### [TEXT SECTION]
Sprained Tooth Syndrome
Just like when ligaments are stretched and damaged in the ankle or other body part connected to bone, the same can happen with the ligaments connected from your teeth to the jaw bone. The strain and inflammation can be caused by:
- Cold, sinus problems, and allergies
- Fillings / Crowns being overfilled or underfilled
- Tooth trauma from hard objects
- Teeth drifting from loose gums or pressure
- Tooth infections
- Damage, wear, and strain on the working side teeth
Since we don’t chew directly up and down, there is a place for the teeth to grind and wiggle. The molars are highly susceptible and there are ways to protect your teeth including using a nighttime mouthguard or through orthodontic repositioning. Since the mouth is the fastest healing part of the body, depending on your age and health, it may only take about a week of care to heal a sprained tooth.

Stored data records:

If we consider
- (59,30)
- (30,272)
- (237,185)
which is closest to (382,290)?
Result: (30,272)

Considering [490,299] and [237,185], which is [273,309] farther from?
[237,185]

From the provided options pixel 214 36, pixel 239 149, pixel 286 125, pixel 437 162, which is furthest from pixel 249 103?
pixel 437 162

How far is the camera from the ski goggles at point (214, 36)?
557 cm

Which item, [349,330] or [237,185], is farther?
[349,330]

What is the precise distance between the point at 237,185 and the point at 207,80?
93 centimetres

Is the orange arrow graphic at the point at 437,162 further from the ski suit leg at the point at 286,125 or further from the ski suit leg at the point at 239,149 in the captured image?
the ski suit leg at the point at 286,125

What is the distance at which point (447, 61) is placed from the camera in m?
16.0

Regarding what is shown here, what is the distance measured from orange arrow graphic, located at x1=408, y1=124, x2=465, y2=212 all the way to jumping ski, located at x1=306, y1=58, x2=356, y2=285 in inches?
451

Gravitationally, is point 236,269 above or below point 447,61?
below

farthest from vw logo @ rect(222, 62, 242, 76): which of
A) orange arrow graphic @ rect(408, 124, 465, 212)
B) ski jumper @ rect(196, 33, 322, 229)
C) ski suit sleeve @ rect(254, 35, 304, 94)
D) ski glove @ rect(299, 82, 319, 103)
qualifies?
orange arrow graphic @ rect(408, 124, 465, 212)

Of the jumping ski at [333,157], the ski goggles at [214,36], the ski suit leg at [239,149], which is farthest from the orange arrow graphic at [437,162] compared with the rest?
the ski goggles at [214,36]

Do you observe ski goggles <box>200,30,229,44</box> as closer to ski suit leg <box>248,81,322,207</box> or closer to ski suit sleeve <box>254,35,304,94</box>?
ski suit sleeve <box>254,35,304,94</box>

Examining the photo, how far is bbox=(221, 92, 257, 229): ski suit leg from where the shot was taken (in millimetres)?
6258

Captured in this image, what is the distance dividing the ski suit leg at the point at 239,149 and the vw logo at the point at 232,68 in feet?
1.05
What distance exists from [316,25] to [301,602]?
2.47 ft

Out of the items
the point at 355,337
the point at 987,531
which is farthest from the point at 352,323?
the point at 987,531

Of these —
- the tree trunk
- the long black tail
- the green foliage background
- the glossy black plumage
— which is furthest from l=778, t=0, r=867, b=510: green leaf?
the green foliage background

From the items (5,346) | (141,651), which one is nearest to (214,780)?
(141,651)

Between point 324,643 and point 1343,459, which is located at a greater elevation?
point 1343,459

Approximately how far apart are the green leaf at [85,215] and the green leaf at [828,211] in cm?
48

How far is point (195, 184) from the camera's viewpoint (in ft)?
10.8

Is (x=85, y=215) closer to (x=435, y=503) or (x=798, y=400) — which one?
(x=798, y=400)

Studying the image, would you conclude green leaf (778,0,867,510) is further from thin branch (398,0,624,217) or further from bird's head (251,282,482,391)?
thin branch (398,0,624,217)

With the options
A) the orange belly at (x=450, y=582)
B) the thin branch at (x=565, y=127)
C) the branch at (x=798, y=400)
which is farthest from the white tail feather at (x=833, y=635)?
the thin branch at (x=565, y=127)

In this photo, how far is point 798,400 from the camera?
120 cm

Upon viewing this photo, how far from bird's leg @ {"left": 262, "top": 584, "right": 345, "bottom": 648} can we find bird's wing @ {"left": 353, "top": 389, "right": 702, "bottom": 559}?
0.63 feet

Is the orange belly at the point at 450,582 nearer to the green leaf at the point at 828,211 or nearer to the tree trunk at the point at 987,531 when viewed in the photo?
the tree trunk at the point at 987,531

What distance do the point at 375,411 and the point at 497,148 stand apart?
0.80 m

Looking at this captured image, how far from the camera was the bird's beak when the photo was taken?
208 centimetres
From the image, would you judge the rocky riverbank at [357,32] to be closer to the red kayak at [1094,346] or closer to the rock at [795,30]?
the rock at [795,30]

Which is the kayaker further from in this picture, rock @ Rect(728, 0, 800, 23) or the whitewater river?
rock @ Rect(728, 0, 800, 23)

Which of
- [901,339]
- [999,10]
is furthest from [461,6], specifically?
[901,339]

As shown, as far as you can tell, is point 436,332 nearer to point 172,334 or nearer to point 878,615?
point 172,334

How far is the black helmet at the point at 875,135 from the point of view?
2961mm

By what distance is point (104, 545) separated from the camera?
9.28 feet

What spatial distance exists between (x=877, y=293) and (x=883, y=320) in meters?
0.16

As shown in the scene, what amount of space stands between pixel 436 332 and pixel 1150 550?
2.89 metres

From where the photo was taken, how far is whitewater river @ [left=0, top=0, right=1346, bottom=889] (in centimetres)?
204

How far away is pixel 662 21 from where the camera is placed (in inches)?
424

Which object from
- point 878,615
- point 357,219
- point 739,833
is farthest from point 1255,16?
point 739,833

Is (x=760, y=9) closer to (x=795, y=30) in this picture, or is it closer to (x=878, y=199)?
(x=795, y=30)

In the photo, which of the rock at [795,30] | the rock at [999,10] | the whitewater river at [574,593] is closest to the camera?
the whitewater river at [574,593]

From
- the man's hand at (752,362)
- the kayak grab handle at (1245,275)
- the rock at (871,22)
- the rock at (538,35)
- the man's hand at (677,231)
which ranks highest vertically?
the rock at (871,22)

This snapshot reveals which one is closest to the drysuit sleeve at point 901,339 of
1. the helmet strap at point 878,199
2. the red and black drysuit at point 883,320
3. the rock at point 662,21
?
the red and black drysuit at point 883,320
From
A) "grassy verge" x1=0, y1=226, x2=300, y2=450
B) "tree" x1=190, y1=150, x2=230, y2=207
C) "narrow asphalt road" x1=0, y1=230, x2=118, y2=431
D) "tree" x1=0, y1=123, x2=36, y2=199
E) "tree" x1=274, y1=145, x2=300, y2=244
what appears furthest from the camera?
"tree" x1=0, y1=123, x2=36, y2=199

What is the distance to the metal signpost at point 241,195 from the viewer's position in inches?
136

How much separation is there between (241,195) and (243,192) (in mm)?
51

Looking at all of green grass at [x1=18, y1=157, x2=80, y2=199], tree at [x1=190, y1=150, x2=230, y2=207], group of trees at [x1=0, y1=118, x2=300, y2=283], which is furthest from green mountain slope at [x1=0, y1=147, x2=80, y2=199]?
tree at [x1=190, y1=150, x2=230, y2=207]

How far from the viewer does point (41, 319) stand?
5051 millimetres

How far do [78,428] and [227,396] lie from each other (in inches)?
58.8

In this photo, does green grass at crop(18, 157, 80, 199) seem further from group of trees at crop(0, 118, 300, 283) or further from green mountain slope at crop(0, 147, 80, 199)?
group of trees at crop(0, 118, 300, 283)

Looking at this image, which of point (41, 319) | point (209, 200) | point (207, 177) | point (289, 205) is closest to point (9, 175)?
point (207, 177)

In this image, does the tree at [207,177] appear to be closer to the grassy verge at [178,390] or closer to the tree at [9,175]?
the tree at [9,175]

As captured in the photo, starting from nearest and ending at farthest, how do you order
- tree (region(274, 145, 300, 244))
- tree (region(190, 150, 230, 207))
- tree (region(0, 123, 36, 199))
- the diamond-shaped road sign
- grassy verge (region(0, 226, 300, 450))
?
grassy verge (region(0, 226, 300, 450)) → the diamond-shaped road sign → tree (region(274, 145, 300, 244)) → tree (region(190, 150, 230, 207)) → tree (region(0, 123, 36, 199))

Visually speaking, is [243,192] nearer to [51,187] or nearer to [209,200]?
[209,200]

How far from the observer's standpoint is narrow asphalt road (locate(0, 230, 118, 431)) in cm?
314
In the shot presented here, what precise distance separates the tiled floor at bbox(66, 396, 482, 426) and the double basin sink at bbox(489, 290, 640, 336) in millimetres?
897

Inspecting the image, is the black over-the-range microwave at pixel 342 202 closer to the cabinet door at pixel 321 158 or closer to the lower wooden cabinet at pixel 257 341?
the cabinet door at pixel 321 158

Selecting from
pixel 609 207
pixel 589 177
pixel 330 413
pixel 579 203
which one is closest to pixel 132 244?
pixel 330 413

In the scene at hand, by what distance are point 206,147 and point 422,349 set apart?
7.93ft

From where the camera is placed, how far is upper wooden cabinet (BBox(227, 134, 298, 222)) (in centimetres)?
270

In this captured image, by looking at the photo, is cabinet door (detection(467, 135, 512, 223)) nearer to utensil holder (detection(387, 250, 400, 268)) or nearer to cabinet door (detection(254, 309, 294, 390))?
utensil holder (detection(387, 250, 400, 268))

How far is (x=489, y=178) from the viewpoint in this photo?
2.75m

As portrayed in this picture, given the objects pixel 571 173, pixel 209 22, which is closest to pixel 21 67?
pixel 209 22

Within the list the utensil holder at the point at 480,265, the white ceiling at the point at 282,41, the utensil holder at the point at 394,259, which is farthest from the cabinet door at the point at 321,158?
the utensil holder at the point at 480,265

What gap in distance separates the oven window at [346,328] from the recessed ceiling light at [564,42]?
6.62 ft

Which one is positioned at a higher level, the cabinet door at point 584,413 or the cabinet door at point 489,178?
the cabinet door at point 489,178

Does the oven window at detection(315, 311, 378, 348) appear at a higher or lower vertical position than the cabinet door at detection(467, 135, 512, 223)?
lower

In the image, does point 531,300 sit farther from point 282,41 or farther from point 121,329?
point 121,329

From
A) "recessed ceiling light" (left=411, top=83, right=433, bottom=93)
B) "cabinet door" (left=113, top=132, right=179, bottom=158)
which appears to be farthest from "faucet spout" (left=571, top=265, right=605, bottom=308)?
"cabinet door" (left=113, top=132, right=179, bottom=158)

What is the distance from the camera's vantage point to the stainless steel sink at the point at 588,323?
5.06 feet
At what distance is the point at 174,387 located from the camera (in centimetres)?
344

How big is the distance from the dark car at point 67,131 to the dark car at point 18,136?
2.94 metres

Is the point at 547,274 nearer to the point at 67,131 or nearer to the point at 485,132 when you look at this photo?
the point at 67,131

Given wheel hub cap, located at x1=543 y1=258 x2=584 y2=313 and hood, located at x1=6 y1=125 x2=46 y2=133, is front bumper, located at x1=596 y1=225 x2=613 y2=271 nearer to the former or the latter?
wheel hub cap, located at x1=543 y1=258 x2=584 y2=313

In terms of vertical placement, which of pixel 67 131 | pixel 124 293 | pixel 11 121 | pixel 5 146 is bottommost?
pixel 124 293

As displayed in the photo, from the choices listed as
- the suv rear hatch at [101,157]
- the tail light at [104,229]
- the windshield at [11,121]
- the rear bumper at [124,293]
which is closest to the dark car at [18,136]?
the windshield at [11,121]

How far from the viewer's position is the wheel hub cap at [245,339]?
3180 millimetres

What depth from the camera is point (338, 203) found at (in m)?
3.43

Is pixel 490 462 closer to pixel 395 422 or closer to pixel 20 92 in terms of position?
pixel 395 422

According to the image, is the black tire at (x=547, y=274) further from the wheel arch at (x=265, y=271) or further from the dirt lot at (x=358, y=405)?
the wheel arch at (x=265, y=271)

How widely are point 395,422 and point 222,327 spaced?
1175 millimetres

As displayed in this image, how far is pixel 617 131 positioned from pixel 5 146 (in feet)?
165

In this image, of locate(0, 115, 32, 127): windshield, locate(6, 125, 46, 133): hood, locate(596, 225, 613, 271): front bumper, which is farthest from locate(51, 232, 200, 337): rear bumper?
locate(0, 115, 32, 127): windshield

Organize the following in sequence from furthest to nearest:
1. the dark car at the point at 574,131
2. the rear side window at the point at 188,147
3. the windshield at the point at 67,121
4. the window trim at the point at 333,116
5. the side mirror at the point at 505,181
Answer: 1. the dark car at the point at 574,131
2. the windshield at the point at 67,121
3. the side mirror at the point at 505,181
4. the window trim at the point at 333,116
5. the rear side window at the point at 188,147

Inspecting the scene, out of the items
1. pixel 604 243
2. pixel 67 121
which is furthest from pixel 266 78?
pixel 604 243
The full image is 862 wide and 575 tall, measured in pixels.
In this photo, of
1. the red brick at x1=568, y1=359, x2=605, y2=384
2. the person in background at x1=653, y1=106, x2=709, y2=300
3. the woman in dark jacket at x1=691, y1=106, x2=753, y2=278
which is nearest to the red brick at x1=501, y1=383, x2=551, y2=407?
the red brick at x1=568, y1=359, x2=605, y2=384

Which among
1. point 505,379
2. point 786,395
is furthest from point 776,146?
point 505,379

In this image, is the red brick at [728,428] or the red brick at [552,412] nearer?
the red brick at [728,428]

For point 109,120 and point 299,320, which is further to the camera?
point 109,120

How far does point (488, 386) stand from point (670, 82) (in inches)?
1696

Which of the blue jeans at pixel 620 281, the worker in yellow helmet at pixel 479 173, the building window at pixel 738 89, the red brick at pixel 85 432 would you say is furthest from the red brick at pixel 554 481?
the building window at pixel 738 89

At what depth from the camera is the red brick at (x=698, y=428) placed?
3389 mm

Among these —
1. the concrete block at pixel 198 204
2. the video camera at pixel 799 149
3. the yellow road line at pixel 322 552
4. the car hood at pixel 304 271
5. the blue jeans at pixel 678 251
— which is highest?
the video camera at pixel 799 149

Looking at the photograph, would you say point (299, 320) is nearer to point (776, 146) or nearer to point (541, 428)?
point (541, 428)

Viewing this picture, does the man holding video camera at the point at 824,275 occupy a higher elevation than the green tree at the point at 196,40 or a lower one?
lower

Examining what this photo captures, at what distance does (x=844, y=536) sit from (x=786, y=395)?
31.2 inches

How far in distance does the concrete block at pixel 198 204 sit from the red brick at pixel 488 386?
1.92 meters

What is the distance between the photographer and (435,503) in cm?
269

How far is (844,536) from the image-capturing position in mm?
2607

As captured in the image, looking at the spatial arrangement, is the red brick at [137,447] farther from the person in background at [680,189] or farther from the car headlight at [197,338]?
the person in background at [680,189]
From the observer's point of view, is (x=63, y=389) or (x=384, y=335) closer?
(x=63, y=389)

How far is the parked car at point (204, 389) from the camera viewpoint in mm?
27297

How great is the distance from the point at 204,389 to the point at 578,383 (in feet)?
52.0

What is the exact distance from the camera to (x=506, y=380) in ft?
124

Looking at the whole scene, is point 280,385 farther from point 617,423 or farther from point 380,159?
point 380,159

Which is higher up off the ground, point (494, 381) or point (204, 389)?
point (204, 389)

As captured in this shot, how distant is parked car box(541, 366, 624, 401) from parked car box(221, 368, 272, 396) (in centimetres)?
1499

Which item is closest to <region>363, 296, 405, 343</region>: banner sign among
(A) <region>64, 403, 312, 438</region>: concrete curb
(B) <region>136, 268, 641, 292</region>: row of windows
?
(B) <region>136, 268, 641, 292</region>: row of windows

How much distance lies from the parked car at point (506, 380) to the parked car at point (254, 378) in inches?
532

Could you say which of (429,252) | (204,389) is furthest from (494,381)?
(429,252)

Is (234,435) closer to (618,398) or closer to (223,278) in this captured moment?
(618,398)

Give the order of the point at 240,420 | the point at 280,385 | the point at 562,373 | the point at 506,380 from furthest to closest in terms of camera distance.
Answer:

### [ACTIONS TO TAKE]
(1) Output the part of the text on sprained tooth syndrome from "Sprained Tooth Syndrome" to "a sprained tooth.", copied word for word.
(2) Write the next part of the text on sprained tooth syndrome, starting after its final sentence.
The records are not needed.

### [ANSWERS PROVIDED]
(1)
Sprained Tooth Syndrome
Just like when ligaments are stretched and damaged in the ankle or other body part connected to bone, the same can happen with the ligaments connected from your teeth to the jaw bone. The strain and inflammation can be caused by:
- Cold, sinus problems, and allergies
- Fillings / Crowns being overfilled or underfilled
- Tooth trauma from hard objects
- Teeth drifting from loose gums or pressure
- Tooth infections
- Damage, wear, and strain on the working side teeth
Since we don’t chew directly up and down, there is a place for the teeth to grind and wiggle. The molars are highly susceptible and there are ways to protect your teeth including using a nighttime mouthguard or through orthodontic repositioning. Since the mouth is the fastest healing part of the body, depending on your age and health, it may only take about a week of care to heal a sprained tooth.

(2)
Preventing Returning Strained Tooth Syndrome
The best care system to prevent strained tooth syndrome is to maintain consistent dental hygiene on a daily basis. Simple follow these instructions:
- Floss once or twice a day
- Brush your teeth twice a day for two minutes (preferably in the morning as soon as you wake up and before you go to bed)
- Avoid mouthwash
Even with proper dental hygiene, it may not be enough to cure a strained tooth.
What To Do If You Have a Sprained Tooth
First things first, let’s rule out all other possibilities at the dentist. Once you’ve done that, we can assess how bad the “tooth strain” is and provide a proper diagnosis and solution to help you overcome any discomfort and pain you’re experiencing.